- _Testo riportato_:
━━━━━━

Favetta

La Favetta è un piatto tipico dell’entroterra della Puglia centrale, fatto con ingredienti economici reperibili tutto l’anno. Si può guarnire (ma esula dalla tradizione) con pane casereccio tostato e/o bocconcini di pancetta cotta in olio bollente e aglio.

Damiana, che ringrazio per la ricetta, mi dice che  solitamente abbina questo piatto a un vino rosato ma corposo come un Cirò rosato DOC.

Favetta

per 4 persone

250 g di fave secche decorticate
1 cipolla bianca di medie dimensioni
350 g di cicoria selvatica/tarassaco (o catalogna)
olio extra vergine di oliva
sale pepe

  1. Metti in ammollo le fave per 12 ore , quindi scolale, versale in un tegame di terracotta unto d’olio e affettaci sopra la cipolla.
  2. Copri il tutto con almeno 2 cm d’acqua. Cuoci a fuoco moderato fino a bollitura, elimina la schiuma bianca che si forma, abbassa al minimo il fuoco e cuoci per 1 ora e 1/2 evitando che attacchi al tegame (eventualmente aggiungi altra acqua bollente salata).
    Quasi al termine della cottura regola di sale (non prima altrimenti i legumi si induriscono), devi ottenere un passato molto grossolano.
  3. Bolli a parte la cicoria per 10 minuti scolala e tienila in caldo. Al momento di servire distribuiscila sul fondo delle scodelle e versaci sopra un mestolo o più di fave. Condisci con un giro d’olio e pepe appena macinato.

━━━━━━

- _Voci elencate_:
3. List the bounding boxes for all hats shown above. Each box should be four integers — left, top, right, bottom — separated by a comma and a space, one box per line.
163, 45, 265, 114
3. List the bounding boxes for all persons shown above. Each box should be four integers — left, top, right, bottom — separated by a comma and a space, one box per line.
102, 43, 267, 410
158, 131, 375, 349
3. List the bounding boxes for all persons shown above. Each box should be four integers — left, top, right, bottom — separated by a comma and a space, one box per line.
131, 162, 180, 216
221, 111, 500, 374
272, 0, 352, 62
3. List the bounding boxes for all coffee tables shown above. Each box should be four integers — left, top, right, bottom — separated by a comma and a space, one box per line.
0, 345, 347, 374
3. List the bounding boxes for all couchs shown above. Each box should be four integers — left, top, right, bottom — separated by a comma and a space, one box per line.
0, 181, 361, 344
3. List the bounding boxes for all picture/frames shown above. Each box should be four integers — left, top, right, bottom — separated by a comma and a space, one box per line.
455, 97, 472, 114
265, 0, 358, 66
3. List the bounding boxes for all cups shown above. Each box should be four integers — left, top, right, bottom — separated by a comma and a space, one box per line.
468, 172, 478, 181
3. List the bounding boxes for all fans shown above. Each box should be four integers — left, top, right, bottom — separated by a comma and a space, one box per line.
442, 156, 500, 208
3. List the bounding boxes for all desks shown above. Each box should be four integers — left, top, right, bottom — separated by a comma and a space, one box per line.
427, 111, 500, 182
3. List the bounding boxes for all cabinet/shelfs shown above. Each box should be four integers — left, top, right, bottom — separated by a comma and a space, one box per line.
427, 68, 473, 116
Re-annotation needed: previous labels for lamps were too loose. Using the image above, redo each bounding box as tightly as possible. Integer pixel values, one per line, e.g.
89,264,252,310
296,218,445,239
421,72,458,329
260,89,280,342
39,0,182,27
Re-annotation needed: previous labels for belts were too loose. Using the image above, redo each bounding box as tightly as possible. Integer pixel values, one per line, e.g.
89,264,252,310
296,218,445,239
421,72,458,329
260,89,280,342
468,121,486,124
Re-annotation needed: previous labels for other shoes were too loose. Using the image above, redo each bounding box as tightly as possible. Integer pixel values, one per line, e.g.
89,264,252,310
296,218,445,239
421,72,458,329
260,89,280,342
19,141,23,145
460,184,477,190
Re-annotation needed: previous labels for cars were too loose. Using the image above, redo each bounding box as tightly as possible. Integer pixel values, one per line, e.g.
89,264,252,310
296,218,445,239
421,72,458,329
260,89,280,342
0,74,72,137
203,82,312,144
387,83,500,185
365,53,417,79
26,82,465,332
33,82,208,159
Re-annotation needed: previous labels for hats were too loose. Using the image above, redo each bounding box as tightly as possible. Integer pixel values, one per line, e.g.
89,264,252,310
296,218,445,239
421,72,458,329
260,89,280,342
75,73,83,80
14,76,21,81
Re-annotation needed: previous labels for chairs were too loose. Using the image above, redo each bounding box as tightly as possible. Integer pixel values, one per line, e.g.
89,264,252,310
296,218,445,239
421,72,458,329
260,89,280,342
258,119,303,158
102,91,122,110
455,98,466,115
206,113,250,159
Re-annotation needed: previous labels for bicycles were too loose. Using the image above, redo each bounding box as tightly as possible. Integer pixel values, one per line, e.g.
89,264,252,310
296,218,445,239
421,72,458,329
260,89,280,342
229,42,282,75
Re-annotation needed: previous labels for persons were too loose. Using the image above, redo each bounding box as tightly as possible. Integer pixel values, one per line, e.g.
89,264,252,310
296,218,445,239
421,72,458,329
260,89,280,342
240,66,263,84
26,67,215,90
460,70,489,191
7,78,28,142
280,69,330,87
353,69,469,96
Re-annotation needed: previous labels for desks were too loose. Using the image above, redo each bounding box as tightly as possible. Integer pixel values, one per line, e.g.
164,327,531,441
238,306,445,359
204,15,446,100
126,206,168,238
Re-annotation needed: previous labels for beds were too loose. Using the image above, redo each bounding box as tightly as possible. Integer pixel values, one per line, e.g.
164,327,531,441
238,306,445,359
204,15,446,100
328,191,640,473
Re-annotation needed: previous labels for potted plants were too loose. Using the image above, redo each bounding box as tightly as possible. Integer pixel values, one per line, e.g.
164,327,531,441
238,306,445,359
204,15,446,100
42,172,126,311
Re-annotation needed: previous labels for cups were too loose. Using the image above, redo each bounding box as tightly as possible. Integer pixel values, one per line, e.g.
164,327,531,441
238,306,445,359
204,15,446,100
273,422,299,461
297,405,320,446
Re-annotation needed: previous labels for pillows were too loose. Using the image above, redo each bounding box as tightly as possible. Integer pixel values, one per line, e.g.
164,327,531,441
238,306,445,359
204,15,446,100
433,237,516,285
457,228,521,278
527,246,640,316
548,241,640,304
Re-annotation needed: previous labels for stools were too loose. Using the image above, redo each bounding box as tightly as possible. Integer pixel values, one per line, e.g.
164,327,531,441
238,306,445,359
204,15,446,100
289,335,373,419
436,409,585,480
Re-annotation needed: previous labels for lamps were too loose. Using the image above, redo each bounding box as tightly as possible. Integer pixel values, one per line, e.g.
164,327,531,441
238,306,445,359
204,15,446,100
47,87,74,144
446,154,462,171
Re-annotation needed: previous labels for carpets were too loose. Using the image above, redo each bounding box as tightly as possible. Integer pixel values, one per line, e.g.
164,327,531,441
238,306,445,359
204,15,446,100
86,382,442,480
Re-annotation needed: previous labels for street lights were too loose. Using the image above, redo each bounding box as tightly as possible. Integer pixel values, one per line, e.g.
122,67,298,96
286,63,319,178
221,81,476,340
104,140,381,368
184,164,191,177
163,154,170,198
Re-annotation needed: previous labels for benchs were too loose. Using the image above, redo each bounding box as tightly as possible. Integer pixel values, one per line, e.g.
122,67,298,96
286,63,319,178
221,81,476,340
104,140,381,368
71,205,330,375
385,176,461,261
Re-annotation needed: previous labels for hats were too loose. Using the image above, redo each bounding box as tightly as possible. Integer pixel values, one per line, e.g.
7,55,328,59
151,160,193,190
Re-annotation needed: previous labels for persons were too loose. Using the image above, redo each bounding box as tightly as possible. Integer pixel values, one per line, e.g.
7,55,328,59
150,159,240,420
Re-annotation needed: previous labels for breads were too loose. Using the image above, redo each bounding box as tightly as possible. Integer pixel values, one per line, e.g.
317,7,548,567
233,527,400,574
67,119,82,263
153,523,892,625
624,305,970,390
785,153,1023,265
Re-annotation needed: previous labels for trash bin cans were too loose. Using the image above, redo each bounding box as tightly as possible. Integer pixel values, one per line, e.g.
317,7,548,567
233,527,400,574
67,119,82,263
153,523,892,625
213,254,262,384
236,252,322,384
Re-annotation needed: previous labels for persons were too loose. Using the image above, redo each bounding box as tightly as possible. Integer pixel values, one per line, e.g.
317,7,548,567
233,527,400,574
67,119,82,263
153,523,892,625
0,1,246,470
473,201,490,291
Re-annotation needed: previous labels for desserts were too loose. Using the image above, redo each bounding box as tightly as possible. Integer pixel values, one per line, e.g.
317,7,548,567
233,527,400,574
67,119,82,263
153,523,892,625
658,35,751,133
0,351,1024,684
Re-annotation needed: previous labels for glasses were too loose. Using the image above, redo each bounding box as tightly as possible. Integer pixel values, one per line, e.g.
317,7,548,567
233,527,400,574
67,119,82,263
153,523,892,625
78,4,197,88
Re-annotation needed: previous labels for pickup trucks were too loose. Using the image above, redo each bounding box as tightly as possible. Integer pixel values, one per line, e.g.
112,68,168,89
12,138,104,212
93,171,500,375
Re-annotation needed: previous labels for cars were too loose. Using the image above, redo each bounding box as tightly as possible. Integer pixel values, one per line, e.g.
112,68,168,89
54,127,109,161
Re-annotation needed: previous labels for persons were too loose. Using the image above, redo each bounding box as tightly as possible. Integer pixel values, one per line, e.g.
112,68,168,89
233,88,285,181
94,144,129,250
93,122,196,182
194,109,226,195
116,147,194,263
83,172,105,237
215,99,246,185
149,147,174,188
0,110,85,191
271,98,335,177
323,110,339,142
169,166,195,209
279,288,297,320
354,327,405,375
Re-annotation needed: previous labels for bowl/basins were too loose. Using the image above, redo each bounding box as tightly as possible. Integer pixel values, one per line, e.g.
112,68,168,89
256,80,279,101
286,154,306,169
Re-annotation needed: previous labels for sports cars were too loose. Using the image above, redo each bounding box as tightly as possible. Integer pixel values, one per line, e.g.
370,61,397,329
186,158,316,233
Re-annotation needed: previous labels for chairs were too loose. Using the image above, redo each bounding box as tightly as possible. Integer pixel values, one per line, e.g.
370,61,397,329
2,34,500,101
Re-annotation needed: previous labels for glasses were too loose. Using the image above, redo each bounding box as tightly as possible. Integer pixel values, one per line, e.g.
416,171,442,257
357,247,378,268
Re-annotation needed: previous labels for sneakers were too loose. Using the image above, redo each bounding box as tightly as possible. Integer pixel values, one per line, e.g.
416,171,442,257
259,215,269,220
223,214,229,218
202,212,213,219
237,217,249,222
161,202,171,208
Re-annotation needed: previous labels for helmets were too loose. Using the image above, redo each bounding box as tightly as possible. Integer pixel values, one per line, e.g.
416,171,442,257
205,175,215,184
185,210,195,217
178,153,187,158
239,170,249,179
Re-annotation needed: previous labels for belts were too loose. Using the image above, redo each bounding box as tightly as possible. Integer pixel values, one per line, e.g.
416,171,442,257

━━━━━━

- _Compiti_:
[1] Secondo la ricetta della favetta, per quante ore vanno tenute in ammollo le fave?
[2] Nella ricetta della favetta, riscriva il passo da "2. Copri il" a "pepe appena macinato.", sostituendo "scodelle" con "ciotole".
[3] Traduca in inglese questa frase della ricetta della favetta: "La Favetta è un piatto tipico dell’entroterra della Puglia centrale, fatto con ingredienti economici reperibili tutto l’anno."

- _Risultati_:
[1] Per 12 ore.

[2]
2. Copri il tutto con almeno 2 cm d’acqua. Cuoci a fuoco moderato fino a bollitura, elimina la schiuma bianca che si forma, abbassa al minimo il fuoco e cuoci per 1 ora e 1/2 evitando che attacchi al tegame (eventualmente aggiungi altra acqua bollente salata).
    Quasi al termine della cottura regola di sale (non prima altrimenti i legumi si induriscono), devi ottenere un passato molto grossolano.
  3. Bolli a parte la cicoria per 10 minuti scolala e tienila in caldo. Al momento di servire distribuiscila sul fondo delle ciotole e versaci sopra un mestolo o più di fave. Condisci con un giro d’olio e pepe appena macinato.

[3] Favetta is a typical dish of the inland area of central Apulia, made with inexpensive ingredients available all year round.